● EXERCISE BRIEF:
Would you transcribe the whole listing exactly, minus its pictures?

● EXTRACTED INFORMATION:
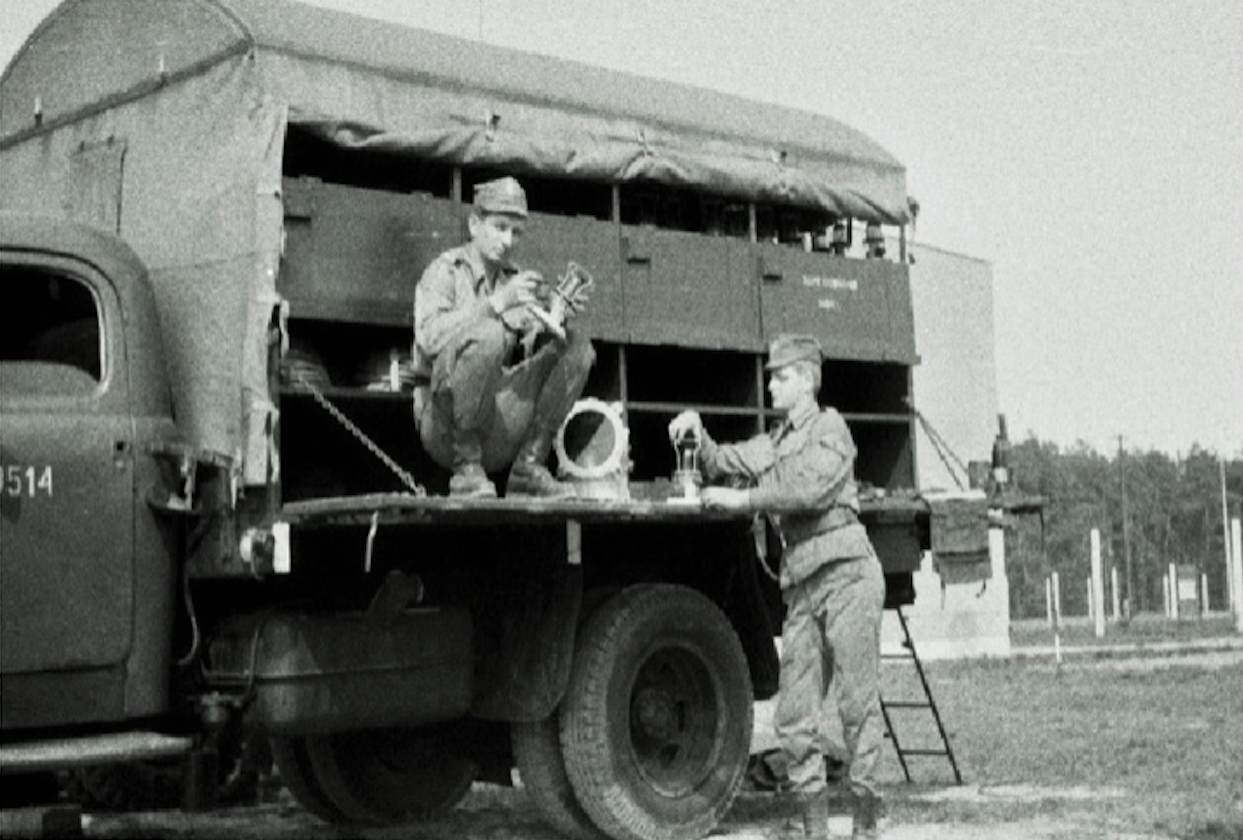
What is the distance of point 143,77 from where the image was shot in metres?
7.00

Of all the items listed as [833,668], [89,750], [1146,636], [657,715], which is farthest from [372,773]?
[1146,636]

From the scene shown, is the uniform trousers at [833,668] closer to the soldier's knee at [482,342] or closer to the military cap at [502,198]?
the soldier's knee at [482,342]

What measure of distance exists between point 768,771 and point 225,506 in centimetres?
377

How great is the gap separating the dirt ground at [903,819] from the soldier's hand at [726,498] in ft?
4.60

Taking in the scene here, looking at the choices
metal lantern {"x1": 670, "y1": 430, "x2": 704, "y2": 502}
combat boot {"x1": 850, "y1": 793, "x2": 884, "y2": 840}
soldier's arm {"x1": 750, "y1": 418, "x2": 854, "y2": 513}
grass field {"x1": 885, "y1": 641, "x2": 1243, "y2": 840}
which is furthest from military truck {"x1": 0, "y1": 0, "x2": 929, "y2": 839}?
grass field {"x1": 885, "y1": 641, "x2": 1243, "y2": 840}

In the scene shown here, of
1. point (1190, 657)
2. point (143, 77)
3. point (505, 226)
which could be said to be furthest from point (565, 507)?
point (1190, 657)

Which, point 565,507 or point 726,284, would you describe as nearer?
point 565,507

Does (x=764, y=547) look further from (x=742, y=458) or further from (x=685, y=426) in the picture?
(x=685, y=426)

● ANSWER:
What is the distance of point 143,77 from where the image was shot in metres?
7.00

Of all the items listed as [833,668], [89,750], [1146,636], [657,715], which is farthest from [372,773]?
[1146,636]

From the scene shown, is the uniform trousers at [833,668] closer to the soldier's knee at [482,342] or closer to the military cap at [502,198]?
the soldier's knee at [482,342]

What measure of distance exists between point 768,771 and point 225,506 in centimetres?
377

How great is the gap separating the dirt ground at [903,819] from the soldier's hand at [726,498] in ft?
4.60

Taking in the scene here, looking at the choices
metal lantern {"x1": 670, "y1": 430, "x2": 704, "y2": 502}
combat boot {"x1": 850, "y1": 793, "x2": 884, "y2": 840}
soldier's arm {"x1": 750, "y1": 418, "x2": 854, "y2": 513}
grass field {"x1": 885, "y1": 641, "x2": 1243, "y2": 840}
which is furthest from military truck {"x1": 0, "y1": 0, "x2": 929, "y2": 839}?
grass field {"x1": 885, "y1": 641, "x2": 1243, "y2": 840}

In the scene shown here, of
1. point (1190, 657)
2. point (143, 77)
3. point (505, 226)
which could be said to be furthest from point (565, 507)?
point (1190, 657)

Which, point 565,507 or point 726,284, would you describe as nearer?
point 565,507

Does (x=764, y=547) look further from (x=742, y=458) or further from (x=685, y=426) in the picture?
(x=685, y=426)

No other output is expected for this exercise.